## OBJECTIVE
Transcribe the passage of the forum thread about the TiVo S1 and the converter box from "So now that" up to and including "box control. Huh?".
*** SOURCE DOCUMENT
# S1 Now Compatible with Digital Converter Box...?



## newskilz (Jul 11, 2008)

* UPDATED 6-26-09: TiVo in my area (North Texas) just dropped local analog guide data which did in fact remove all guide data under the method described below. So instead you will need to try and find a local cable or satellite company line up that will match what you receive in your area and then have tivo use that guide data by repeating the start up guide. I found it was easiest to use satellite as guide data (which would be the digital side-so you will still be able to tune to your OTA channels and get the guide data for them), delete all channels and then select the few that were the OTA channels (Or in my case, had to delete around 50 at a time).
*
*OK, first off, I am not trying to give false hope. I'm talking basic channels only; NOT SUB-CHANNELS * 

More like I probably just never noticed this feature before or something. Anyway, here is what I ran into this evening when I went to re-install my converter box (had to get original box RMA'd, kept freezing on me) on my Phillips S1 box.

I had 'uninstalled' the converter box and had gone back to analog broadcast OTA when I had to return my converter box (took about 3 weeks turnaround time). So I had to go back and redo 'Guided Setup'. (Previously I had searched around in my area and found an ATT-Uverse lineup that matched the regular OTA channels to get my guide data while using the converter box)

So I went into 'Guided Setup' and selected 'Cable' as my only input option, then it did a data download from TiVo. After that, I got a list something like this: 1)Comcast Cable 2)Over the Air Antenna 3)ATT-Uverse. Ok, so I selected Uverse again since that is what I used before, but go figure they changed their line up and it did not match up about 3 of my local stations, one of which I really wanted. I was like "Great".

So I go back to the original list thinking I might either try the 'Comcast Cable' or have to go back to my computer and decifer a new source for my guide data. That's when I actually noticed option #2. Over the Air Antenna. Huh? I already selected Cable as my only input! Let's try it! So I selected that option, can't remember if there was another data download or not. Then it asks me like it normally would have whether I am using a 'No Cable Box' or 'Cable Box', I select 'Cable Box' of course, then select Hughes for the manufacturer because their code works with the Apex DT250, and picked the only code they had... in 'fast input'. And away I go!!

So now that I've explained all of this, was I totally missing something before? Or perhaps because some of those cable companies have put out a 'basic cable box' that only receives the normal Digital OTA, that TiVo supported it?

I can almost guarantee I'm missing something here, but I sure hope I'm not. Since I selected Cable as my input, I shouldn't lose my guide data when the digital transition actually occurs (or completes) in June?

So to sum up all of this, I am tuning digital OTA reception using a converter box and telling my TiVo Phillips S1 that I'm using Cable as my only provider, but using Over the Air Antenna only with a cable box control. Huh?

Ok, so let me have it. I'm really stupid and this isn't going to work come June or what!? Surely it isn't that easy for us S1 folks, is it!? I just ask that you be gentle with me, I am only human after all.


----------



## kb7oeb (Jan 18, 2005)

If its working now it will work post transition, the most you should need to do is perform a rescan on the converter.
******
*** EXTRACTED INFORMATION
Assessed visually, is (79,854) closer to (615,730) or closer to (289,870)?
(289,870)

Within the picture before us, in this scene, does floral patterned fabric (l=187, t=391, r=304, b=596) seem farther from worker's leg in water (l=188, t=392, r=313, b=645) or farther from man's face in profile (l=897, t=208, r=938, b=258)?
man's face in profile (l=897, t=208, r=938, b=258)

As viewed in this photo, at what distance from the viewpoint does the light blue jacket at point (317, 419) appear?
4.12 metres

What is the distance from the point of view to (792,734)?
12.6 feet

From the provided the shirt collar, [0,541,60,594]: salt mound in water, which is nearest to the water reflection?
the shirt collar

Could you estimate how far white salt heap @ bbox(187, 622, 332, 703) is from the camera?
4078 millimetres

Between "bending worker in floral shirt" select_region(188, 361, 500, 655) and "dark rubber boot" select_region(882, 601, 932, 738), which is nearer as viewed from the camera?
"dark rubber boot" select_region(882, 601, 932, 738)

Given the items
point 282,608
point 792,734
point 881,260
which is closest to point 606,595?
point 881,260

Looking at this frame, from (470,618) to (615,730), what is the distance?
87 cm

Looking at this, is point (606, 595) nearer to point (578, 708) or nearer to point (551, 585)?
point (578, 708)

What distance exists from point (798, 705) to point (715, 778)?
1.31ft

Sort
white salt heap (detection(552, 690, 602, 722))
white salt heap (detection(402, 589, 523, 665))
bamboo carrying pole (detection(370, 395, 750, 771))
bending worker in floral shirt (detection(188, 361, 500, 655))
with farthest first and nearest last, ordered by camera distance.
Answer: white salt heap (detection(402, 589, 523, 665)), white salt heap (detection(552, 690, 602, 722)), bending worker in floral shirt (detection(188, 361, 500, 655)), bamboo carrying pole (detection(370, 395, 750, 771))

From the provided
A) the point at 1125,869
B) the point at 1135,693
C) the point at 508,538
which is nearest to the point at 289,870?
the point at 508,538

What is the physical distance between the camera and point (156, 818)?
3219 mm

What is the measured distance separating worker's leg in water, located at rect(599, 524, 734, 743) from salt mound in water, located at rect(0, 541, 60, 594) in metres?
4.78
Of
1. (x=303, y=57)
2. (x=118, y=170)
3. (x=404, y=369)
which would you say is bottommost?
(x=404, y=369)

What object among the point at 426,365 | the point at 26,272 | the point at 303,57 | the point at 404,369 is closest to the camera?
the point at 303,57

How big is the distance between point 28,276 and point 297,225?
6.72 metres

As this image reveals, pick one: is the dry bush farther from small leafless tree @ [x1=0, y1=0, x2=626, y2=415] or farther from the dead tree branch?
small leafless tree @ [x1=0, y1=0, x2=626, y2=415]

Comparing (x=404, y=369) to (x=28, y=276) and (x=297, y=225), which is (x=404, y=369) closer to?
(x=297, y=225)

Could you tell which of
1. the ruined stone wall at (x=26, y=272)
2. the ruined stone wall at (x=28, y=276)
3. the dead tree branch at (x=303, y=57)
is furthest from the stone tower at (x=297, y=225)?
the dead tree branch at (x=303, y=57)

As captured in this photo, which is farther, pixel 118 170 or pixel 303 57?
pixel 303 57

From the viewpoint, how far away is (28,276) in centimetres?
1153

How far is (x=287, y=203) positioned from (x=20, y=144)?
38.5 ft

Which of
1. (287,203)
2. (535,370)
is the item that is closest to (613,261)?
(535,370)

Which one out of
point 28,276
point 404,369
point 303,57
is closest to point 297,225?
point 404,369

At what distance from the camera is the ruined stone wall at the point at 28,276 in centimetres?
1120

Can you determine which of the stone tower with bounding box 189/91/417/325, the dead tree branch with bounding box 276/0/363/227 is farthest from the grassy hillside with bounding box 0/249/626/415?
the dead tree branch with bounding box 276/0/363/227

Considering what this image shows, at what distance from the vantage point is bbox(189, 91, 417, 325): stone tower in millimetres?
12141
******
## EXERCISE RESULT
So now that I've explained all of this, was I totally missing something before? Or perhaps because some of those cable companies have put out a 'basic cable box' that only receives the normal Digital OTA, that TiVo supported it?

I can almost guarantee I'm missing something here, but I sure hope I'm not. Since I selected Cable as my input, I shouldn't lose my guide data when the digital transition actually occurs (or completes) in June?

So to sum up all of this, I am tuning digital OTA reception using a converter box and telling my TiVo Phillips S1 that I'm using Cable as my only provider, but using Over the Air Antenna only with a cable box control. Huh?